Now to overcome the above issues, load balancers were introduced.


The request from user now will be forwarded to the load balancer and then to the selected backend server. These servers maintain similar state to avoid sending back inconsistent data back to the user.
Now even one server goes down, the load balancer will route traffic to the available server, but still, there is a single point of failure which is the load balancer itself.
This can be overcome by introducing another load balancer.

Types of load balancers

1) Hardware 
Hardware load balancer is a physical device which use to route network traffic to servers based on server status like resource utilization, no of connection to the server etc. 
HLB is in Layer 4 (Transport) and Layer 7 (Application) OSI model. Layer 4 servers are used for tunneling and routing. Layer 7 servers are used to form a delivery network.
Eg:  F5

2) Software
Software load balancer is a piece of software that installed and configure to a server to perform load balancing.
Eg: Nginx, HAproxy, Varnish

Load balancers only forward traffic to healthy backend servers.

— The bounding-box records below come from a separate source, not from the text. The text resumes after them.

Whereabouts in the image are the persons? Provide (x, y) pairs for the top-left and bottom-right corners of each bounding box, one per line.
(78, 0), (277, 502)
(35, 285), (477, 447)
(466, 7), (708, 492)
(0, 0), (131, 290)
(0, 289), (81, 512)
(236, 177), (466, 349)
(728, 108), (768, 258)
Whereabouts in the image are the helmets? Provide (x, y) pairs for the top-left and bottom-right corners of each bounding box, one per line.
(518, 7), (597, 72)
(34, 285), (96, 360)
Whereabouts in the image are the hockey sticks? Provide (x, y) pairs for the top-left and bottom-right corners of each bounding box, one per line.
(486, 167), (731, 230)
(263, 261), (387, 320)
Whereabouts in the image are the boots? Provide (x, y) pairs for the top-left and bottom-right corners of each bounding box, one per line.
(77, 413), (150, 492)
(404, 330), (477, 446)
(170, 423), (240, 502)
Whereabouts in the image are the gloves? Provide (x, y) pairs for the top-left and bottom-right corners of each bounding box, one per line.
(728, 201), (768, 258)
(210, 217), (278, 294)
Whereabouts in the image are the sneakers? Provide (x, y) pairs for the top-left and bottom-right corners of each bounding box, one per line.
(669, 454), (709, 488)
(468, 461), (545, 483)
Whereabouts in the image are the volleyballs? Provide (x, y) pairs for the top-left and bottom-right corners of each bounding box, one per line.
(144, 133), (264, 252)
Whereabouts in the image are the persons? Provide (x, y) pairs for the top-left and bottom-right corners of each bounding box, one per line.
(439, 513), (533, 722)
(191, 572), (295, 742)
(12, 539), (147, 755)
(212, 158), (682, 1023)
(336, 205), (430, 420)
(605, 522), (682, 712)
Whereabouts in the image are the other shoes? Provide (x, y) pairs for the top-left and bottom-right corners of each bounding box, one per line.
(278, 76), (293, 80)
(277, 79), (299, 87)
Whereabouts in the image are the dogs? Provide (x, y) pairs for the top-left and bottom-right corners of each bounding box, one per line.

Health checks are regularly run to monitor the health of a backend server. Basically what a health check does is checking the backend servers are listening.

Load balancing algorithms

Load balancing algorithms decide the logic behind routing the traffic, below are few popular algorithms used to load balancing.
  • Round Robin
For the first request, the Load Balancer picks the first server from the server list then move down in the order. This runs sequentially.
  • Least Connection
As the name suggests it selects the server with the least connections.
  • Source/Ip hash
In source load balancing is determined by the client/source IP address using the hash of the IP address. 

Conclusion

This blog post is about the fundamentals of the load balancing, this will help you to explore more and understand the basics.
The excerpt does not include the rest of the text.